Mogę dodać jedno: można ćwiczyć mięśnie przekraczające ich zdolność metaboliczną i powodować poważne obrażenia mięśni. Dzieje się tak z nietrywialną częstotliwością w sportowych „obozowiskach”, gdzie uczestnicy będą biegali obdarci przez cały dzień z niewystarczającą ilością jedzenia, a następnie poddawani np. Intensywnym ćwiczeniom w kucki.

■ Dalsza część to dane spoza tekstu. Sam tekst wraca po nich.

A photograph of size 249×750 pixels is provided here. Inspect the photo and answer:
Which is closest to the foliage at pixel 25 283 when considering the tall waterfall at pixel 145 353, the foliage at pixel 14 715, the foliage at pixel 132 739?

Zaskakujące jest to, że mięśnie nie zużywają energii, gdy się kurczą, ale raczej energia jest zużywana, gdy mięśnie „resetują się”. Jeśli mięśnie kurczą się, a następnie okazuje się, że nie ma wystarczającej ilości dostępnej glukozy i innych, aby je zresetować, komórki mięśniowe „depolaryzują się” i umierają.
W scenariuszu „obozu rozruchowego” powoduje to silny ból mięśni głównych mięśni nóg, a następnie „rabdomiolizę” - rozpad mięśni - i „myoblobinuria” - wydalanie produktów rozpadu z moczem ( postrzegany jako rdzawy osad - mioglobina - w moczu).
U młodych, zdrowych ludzi jest na ogół wystarczająca „rezerwa” mięśni, że chociaż uraz ten jest rzeczywiście trwały, nie powoduje zauważalnej niepełnosprawności. (Jednak mioglobinuria może powodować poważne uszkodzenie nerek, a istnieje wtórny stan, w którym uszkodzone mięśnie nogi puchną i zwężają się, co może być również dość poważne.)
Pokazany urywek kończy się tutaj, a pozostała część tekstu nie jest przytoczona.